Today, the purpose of teleoperation has expanded beyond the scope of just safety and now includes uses such as reaching remote environments in space or deep underwater and working with manipulating extremely large or small objects for surgical operations or manufacturing, among many other uses.

=== Master-slave manipulator device ===
The goal of a master-slave manipulator is the protection of workers from radiation while enabling precise manipulation of materials. The machine can be thought of as two distinct devices, the "slave" and "master" arms. The "slave" arm is responsive to the controlling device, the "master" arm, with the benefit that through remote handling manual tasks can be performed without the need of direct human intervention. In nuclear settings the slave arm is located within a hot-cell and the master arm is located in a control room. Whenever the master arm is manipulated, the motion is reproduced precisely by the slave arm.

While at Argonne National Laboratory Goertz developed the master-slave manipulator in order to safely handle hazardous material from the 100-B plutonium reactor at Hanford. The initial master-slave manipulator device was designed by Goertz in 1948 as a seven-degree-of-freedom bilateral (symmetrical) metal tape transmission pantograph device, which was operated through a leaded glass wall. In 1949 Goertz filed a patent for a mechanical, bilateral master-slave manipulator, and in 1951 Goertz improved upon this design with the first tel-operated articulated arm with a design that relied on mechanical coupling between the master and slave arms through the utilization of steel pulleys and cables. This was a major milestone in force feedback technology and derivatives of this design are still seen today.

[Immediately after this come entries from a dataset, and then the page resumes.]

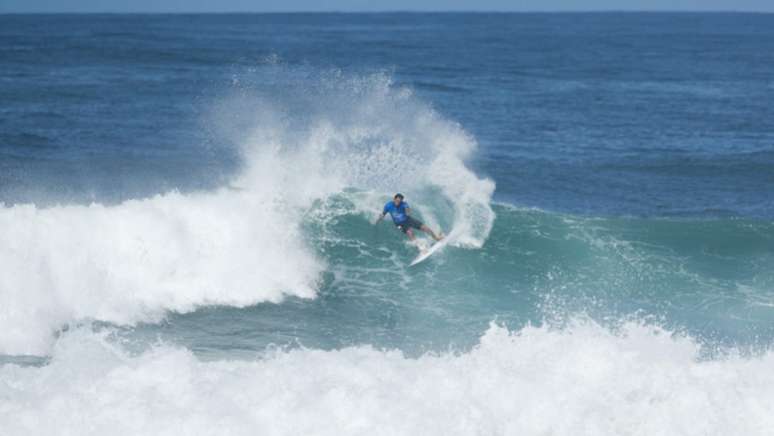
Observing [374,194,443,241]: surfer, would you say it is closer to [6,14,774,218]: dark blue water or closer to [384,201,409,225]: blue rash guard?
[384,201,409,225]: blue rash guard

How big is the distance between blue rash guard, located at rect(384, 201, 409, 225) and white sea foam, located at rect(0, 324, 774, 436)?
5886mm

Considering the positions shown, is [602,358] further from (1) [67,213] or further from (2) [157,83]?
(2) [157,83]

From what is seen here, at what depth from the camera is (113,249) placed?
17078 mm

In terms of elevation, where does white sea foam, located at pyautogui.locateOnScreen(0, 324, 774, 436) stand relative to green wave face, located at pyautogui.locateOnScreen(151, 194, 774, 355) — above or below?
above

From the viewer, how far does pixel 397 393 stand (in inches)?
456

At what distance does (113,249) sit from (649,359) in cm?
1025

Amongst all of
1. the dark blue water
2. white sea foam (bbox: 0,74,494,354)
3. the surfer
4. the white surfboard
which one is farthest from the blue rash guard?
the dark blue water

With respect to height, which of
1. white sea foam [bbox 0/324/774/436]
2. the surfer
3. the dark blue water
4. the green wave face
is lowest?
the dark blue water

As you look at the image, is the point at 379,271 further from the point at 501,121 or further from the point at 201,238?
the point at 501,121

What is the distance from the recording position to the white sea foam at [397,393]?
35.8 ft

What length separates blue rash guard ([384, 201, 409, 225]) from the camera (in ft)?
60.4

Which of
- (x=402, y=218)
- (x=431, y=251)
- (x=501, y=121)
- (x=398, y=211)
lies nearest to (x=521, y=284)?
(x=431, y=251)

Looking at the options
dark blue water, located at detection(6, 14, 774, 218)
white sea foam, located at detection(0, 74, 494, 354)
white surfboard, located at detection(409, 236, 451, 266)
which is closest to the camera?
white sea foam, located at detection(0, 74, 494, 354)

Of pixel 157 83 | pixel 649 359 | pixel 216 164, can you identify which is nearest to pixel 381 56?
pixel 157 83
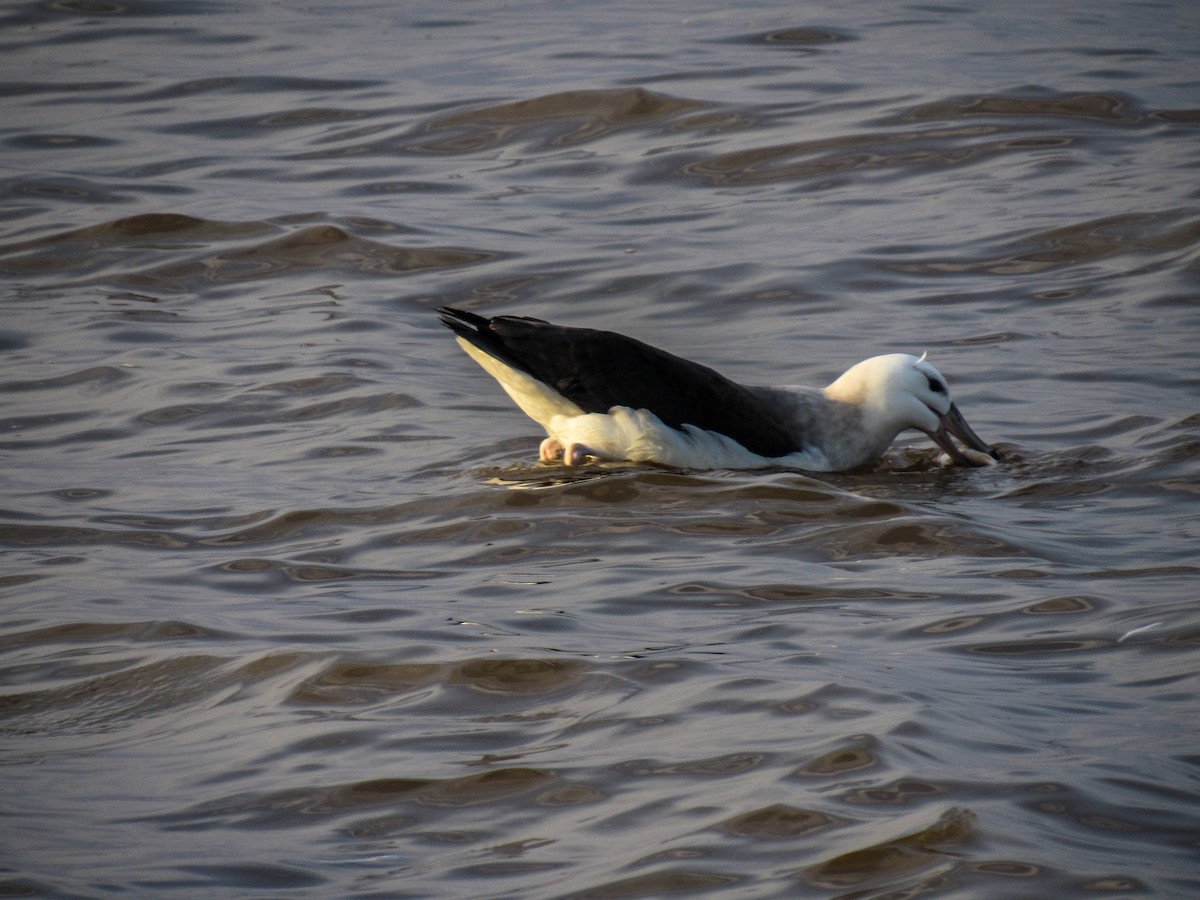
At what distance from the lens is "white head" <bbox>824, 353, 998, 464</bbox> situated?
29.9ft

Goertz gradually became aware of the necessity of haptic senses for manipulating delicate objects and used force-feedback systems to improve the deftness of the human-machine combination. Through incorporating the principles of cybernetics Goertz was able to also construct the first electrical master-slave manipulator system, and by 1954 a modified version of the master-slave manipulator (CRL Model 8) began commercial production.

In order to create accurate master-slave manipulator devices, it was necessary for Goertz to develop several principles, all of which are applicable to our own contemporary robotic surgical systems. The principles are as follows. The motion of the slave arm must possess six independent degrees of freedom, three of translation and three of rotation to position gripping devices, and a tong squeeze motion to grip items. The motion of the slave arm must be coupled to the master arms that the position and the direction of the two arms correspond to. The coupling of the two arms must be bilateral and this means that forces at the slave end must be reflected at the master end and displacements produced at the slave end must be able to produce a displacement at the master end, with the slave arm being able to align itself in response to the constraints imposed by the task being done.

=== Awards ===
Goertz was the recipient of the Edward Longstreth medal at the Franklin Institute in Philadelphia, Pennsylvania in 1967. He also received the Radiation Industry award from the American Nuclear Society in 1969.

In 1985 the American Nuclear Society established the "Ray Goertz Award" to recognize and honor its members who have made outstanding contributions to the field of remote technology.

== Personal life ==
Goertz married Helen Boula on September 2, 1950, in Cook, Illinois. Together they had three children: Alan, Jean, and Linda. Goertz died on June 4, 1970, at the age of 55 in Downers Grove, Illinois.